On April 3, CECEP Solar Energy released the first interim report on entrusted administration of the Taineng Convertible Bonds, clarifying that the company raised RMB 2.95 billion through the public issuance of convertible corporate bonds to unspecified investors. The proceeds are earmarked for the construction of photovoltaic power stations and supporting energy storage projects, further scaling up the development of its new energy business.
According to the announcement, a total of 29.5 million convertible bonds were issued with a par value of RMB 100 per unit, resulting in a net raised fund of RMB 2.947 billion. All funds were received and placed under special account supervision on April 3, 2025. The bonds have a term of six years with a step-up coupon rate annually. The initial conversion price is set at RMB 5.67 per share, and the conversion period runs from October 9, 2025 to March 27, 2031.
The entire raised capital will be invested in six photovoltaic and energy storage projects with a total investment of RMB 4.566 billion.
Among them, the 250MW/1,000MWh all-vanadium flow battery energy storage plus 1,000MW market-oriented grid-connected photovoltaic project (Phase I: 300MW) in Qapqal County, Xinjiang, has received RMB 1.03 billion in investment, making it the largest single project in this round. The "PV + energy storage" integrated project in Jimsar County, the Zhenwu fishery-solar hybrid project in Yangzhou, and three agricultural photovoltaic power stations in Guizhou are being advanced simultaneously, covering diversified models such as PV-storage integration, fishery-solar complementation, and agricultural-solar complementation.

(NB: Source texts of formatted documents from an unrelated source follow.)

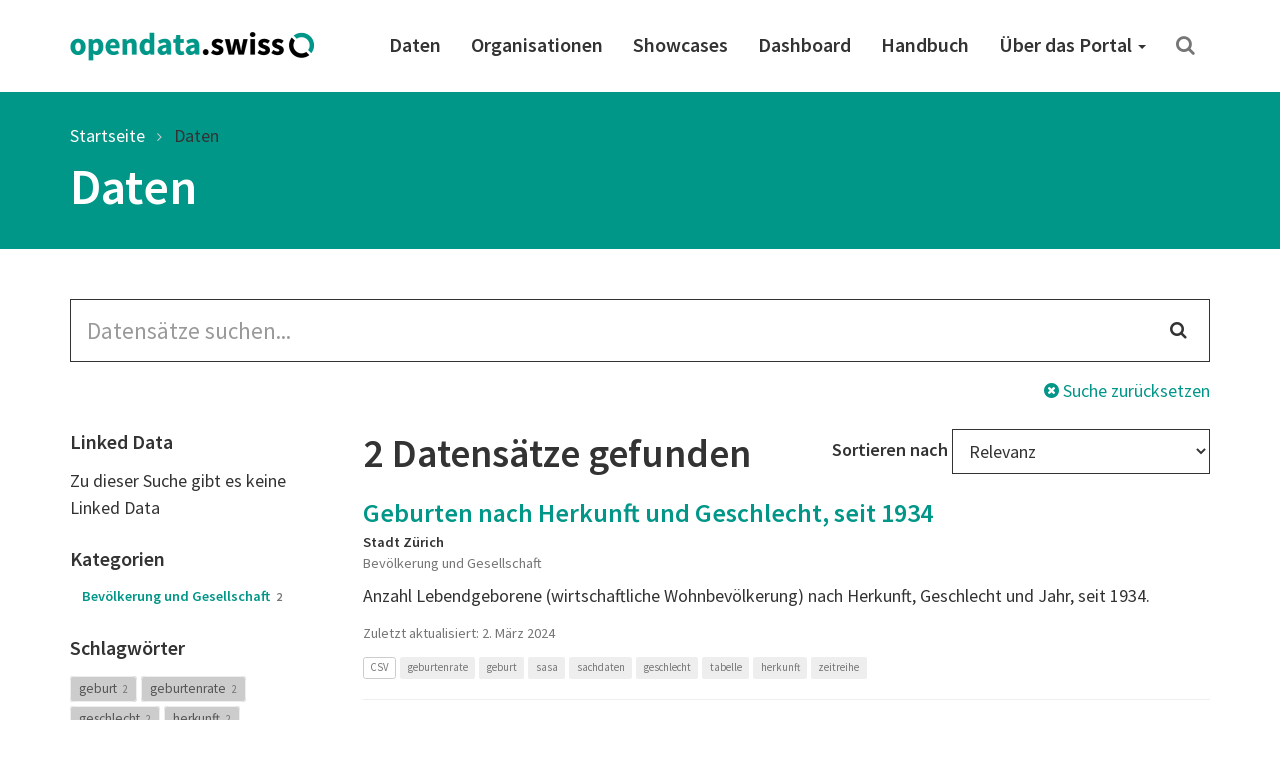

--- FILE ---
content_type: image/svg+xml
request_url: https://ogdch-abnahme.clients.liip.ch/images/x.svg
body_size: 964
content:
<?xml version="1.0" encoding="UTF-8"?>
<svg id="Ebene_1" data-name="Ebene 1" xmlns="http://www.w3.org/2000/svg" viewBox="0 0 70 45">
  <defs>
    <style>
      .cls-1 {
        fill: none;
        stroke: #fff;
      }

      .cls-2 {
        fill: #fff;
        stroke-width: 0px;
      }
    </style>
  </defs>
  <g id="Page-1">
    <g id="twitter03-2">
      <g id="Group-Copy">
        <g id="twitter">
          <path id="BG" class="cls-1" d="M64.99.5H5.01c-1.25,0-2.37.5-3.19,1.32-.82.82-1.32,1.94-1.32,3.19v34.98c0,1.25.5,2.38,1.32,3.19.82.82,1.94,1.32,3.19,1.32h59.99c1.25,0,2.37-.5,3.19-1.32.82-.82,1.32-1.94,1.32-3.19V5.01c0-1.25-.5-2.38-1.32-3.19-.82-.82-1.94-1.32-3.19-1.32Z"/>
        </g>
      </g>
    </g>
  </g>
  <g>
    <path class="cls-2" d="M45.33,32.33l-8.08-11.74-.91-1.33-5.78-8.4-.48-.7h-7.1l1.73,2.52,7.69,11.17.91,1.33,6.18,8.97.48.7h7.1l-1.73-2.52ZM40.8,33.24l-6.42-9.32-.91-1.33-7.45-10.82h3.2l6.02,8.75.91,1.33,7.84,11.39h-3.2Z"/>
    <polygon class="cls-2" points="33.47 22.59 34.38 23.91 33.3 25.17 24.99 34.84 22.94 34.84 32.39 23.85 33.47 22.59"/>
    <polygon class="cls-2" points="46.21 10.16 37.25 20.58 36.16 21.84 35.25 20.52 36.33 19.26 42.4 12.19 44.16 10.16 46.21 10.16"/>
  </g>
</svg>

The report also disclosed that the company recently completed a reshuffle of its general manager position. Zhang Huixue was transferred to Chairman due to work adjustments, and Yang Zhongxu was appointed as the new General Manager by the board of directors. Huatai United Securities, the bond trustee, stated that this personnel change constitutes a normal business adjustment and will not have a material adverse impact on the company's production and operation, financial conditions, or debt-servicing capacity.
The fundraising will effectively expand the company's photovoltaic installed capacity, strengthen supporting energy storage capabilities, optimize its regional layout, and further consolidate CECEP Solar Energy's market position in the domestic new energy power generation sector.